Do I believe those acronym pistol competitions to be completely useless? Nope. I believe there are some skills that can be learned from them, however, I could easily teach them to myself with a couple of paper targets, and several good weekends at the range practicing.

And don’t even get me started on those useless thousands of dollars race guns….

One Response to “Rant”

  1. Agree/Disagree.

    There is no substitute for force on force training. Getting out of the square range mentality is an eye opener for most people when there is incoming fire and the target moves and talks back.

    “Do I believe those acronym pistol competitions to be completely useless? Nope. I believe there are some skills that can be learned from them, however, I could easily teach them to myself with a couple of paper targets, and several good weekends at the range practicing.”

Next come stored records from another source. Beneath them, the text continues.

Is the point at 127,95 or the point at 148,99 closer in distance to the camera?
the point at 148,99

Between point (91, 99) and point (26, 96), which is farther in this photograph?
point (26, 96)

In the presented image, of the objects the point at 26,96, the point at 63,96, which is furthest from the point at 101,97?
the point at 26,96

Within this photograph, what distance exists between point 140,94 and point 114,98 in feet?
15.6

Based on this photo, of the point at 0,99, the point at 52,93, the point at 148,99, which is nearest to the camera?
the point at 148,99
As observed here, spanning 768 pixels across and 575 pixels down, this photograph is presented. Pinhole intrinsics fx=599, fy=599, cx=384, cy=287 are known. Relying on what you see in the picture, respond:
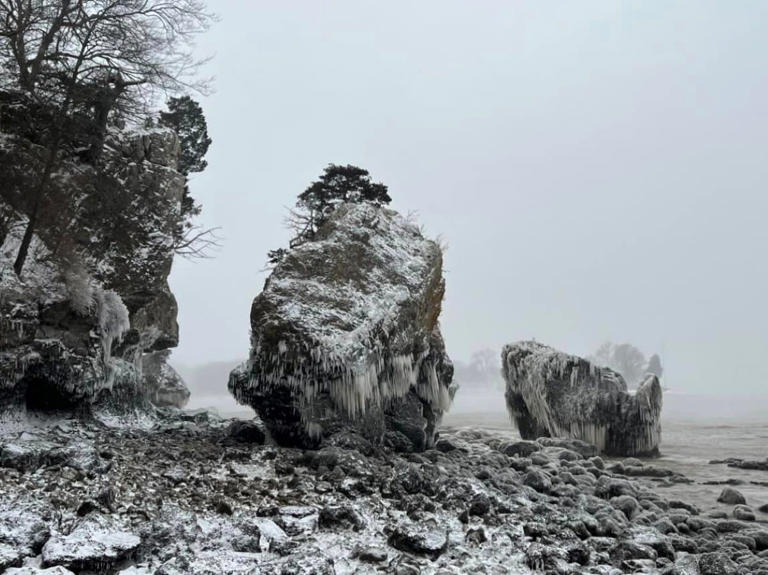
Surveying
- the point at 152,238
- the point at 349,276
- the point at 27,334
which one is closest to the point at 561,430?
the point at 349,276

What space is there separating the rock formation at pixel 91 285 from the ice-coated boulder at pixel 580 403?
515 inches

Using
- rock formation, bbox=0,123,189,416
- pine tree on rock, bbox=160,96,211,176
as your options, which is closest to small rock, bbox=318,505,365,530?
rock formation, bbox=0,123,189,416

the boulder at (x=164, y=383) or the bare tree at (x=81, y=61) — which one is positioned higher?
the bare tree at (x=81, y=61)

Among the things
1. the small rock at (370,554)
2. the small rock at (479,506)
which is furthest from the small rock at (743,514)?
the small rock at (370,554)

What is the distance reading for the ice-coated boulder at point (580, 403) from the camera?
20062 millimetres

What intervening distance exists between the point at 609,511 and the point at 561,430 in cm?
1138

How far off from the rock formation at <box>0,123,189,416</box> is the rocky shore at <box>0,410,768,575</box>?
1.06 metres

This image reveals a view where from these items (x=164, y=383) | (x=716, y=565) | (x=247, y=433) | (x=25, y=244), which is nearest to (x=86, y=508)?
(x=247, y=433)

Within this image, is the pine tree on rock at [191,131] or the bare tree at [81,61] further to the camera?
the pine tree on rock at [191,131]

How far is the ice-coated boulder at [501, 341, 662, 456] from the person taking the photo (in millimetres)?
20062

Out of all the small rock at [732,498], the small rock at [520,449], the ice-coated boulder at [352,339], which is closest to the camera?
the small rock at [732,498]

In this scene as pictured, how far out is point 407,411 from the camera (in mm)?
13859

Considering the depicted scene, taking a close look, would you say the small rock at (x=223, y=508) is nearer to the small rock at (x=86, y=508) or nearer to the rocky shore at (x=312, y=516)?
the rocky shore at (x=312, y=516)

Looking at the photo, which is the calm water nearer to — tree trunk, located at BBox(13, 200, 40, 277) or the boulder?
tree trunk, located at BBox(13, 200, 40, 277)
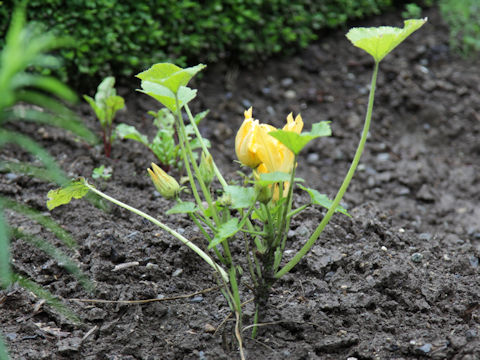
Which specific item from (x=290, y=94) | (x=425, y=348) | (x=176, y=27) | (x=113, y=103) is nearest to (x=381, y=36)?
(x=425, y=348)

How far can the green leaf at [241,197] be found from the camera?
155 cm

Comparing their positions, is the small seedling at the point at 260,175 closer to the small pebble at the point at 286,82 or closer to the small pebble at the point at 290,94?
the small pebble at the point at 290,94

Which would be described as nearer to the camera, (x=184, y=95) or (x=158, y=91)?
(x=158, y=91)

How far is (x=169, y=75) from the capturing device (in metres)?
1.62

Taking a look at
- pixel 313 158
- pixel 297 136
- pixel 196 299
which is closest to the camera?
pixel 297 136

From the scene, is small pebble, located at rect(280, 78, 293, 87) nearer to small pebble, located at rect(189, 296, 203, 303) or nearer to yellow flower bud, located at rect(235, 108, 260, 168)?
small pebble, located at rect(189, 296, 203, 303)

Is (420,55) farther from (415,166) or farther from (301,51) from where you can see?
(415,166)

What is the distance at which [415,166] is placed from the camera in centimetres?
346

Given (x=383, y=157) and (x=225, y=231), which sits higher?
(x=225, y=231)

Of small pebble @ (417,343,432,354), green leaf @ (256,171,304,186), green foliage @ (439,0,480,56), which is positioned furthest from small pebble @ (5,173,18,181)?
green foliage @ (439,0,480,56)

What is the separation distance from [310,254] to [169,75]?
36.4 inches

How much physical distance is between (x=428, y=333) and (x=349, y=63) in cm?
272

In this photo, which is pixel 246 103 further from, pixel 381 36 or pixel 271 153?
pixel 381 36

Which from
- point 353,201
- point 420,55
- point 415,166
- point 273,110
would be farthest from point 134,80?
point 420,55
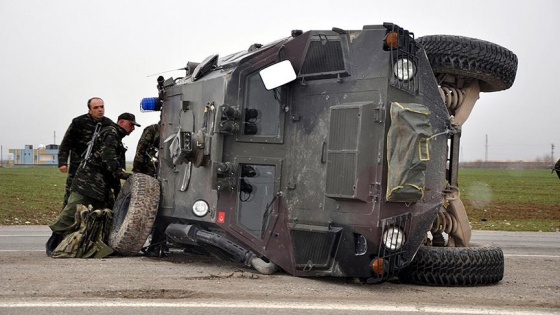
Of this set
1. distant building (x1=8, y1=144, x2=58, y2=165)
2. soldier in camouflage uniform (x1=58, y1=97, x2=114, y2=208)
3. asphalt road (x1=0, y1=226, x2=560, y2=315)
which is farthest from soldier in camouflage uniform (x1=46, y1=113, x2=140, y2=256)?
distant building (x1=8, y1=144, x2=58, y2=165)

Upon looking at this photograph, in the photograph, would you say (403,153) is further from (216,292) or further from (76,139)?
(76,139)

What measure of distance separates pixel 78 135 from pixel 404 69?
5062 millimetres

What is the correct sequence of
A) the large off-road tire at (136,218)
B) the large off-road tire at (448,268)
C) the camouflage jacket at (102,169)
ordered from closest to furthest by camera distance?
the large off-road tire at (448,268), the large off-road tire at (136,218), the camouflage jacket at (102,169)

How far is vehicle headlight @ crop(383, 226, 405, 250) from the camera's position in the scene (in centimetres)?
733

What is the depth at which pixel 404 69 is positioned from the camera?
24.8 feet

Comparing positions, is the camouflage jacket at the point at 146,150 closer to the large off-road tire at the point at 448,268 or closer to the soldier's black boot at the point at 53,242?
the soldier's black boot at the point at 53,242

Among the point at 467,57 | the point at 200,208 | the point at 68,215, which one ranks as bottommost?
the point at 68,215

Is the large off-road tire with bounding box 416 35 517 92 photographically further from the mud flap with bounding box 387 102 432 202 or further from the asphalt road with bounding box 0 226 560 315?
the asphalt road with bounding box 0 226 560 315

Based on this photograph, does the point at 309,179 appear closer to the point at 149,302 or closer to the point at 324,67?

    Gotta disagree there. The competition is not about teaching you skills that you could learn on your own. It is about testing those skills and being able to perform them on demand under pressure. Sure it is NOT the same as being under fire but it is as close as most people will ever get. As far as I’m concerned, some extra level of stress is better than none when it comes to exercising those skills. Personally, I think force on force is better but most people will never take a class that includes FoF so they will never experience it. It would be far better for them to have experienced some shooting under pressure and to have developed the confidence of knowing they can perform those skills under pressure if, God Forbid, they ever experience the defecation contacting the rotary oscillator.

    DISCLAIMER: I teach FoF classes and do so because I am such an advocate of them. and recognize the difference between standing in one place calmly shooting one piece of paper that neither moves nor shoots back and having living breathing reacting opponents. Square range may teach you to shoot but does not teach you anything about tactics.

    That having been said, IPSC/IDPA do not teach good practical tactics no matter how much people want to say they do. They do provide the opportunity to test shooting skills against others under pressure and there is nothing wrong with that. Often the scenarios are not true to life defensive but honestly, if they were, most people would no longer compete because that is not much fun. Not many cases of being attacked by 20 vampires, some of them swinging from the ceiling and most of them behind barricades. But sure is a lot of fun to practice/play/run.

    As far as “Race Guns” go, it is a game! Sure a dot sighted comp’d open gun may not be practical to carry but that is not what they are designed for. They were purpose bred for competition. Kinda. I’ve carried my SV Limited gun on more than one occasion. Absolutely nothing wrong with that. Having 18 rounds in the gun that I know goes bang every time I press the trigger and something that I KNOW I can make ocular window head shots at 25yds with on demand is comforting. Will I need that skill every day? Most resoundingly not but it is nice to know it is there. I know more than one officer who carry an STI. Where do you think those guns came from? IPSC is where.

    There is a practical use for these games. They just need to be approached as such. They are another tool that you can use to develop and hone your ability and confidence. Or just an excuse to go out and have fun with guns in the sun.

    Not everybody is Todd Jarret and they don’t have to be. When my wife shoots, she is usually the slowest shooter through the course of fire but she will not be last because she will out shoot many of the other competitors and she has fun doing it. If you go out to one of these competitions and have fun and are safe, then it is all good. You don’t don’t have to be a Grand Master to have fun or to get something out of them.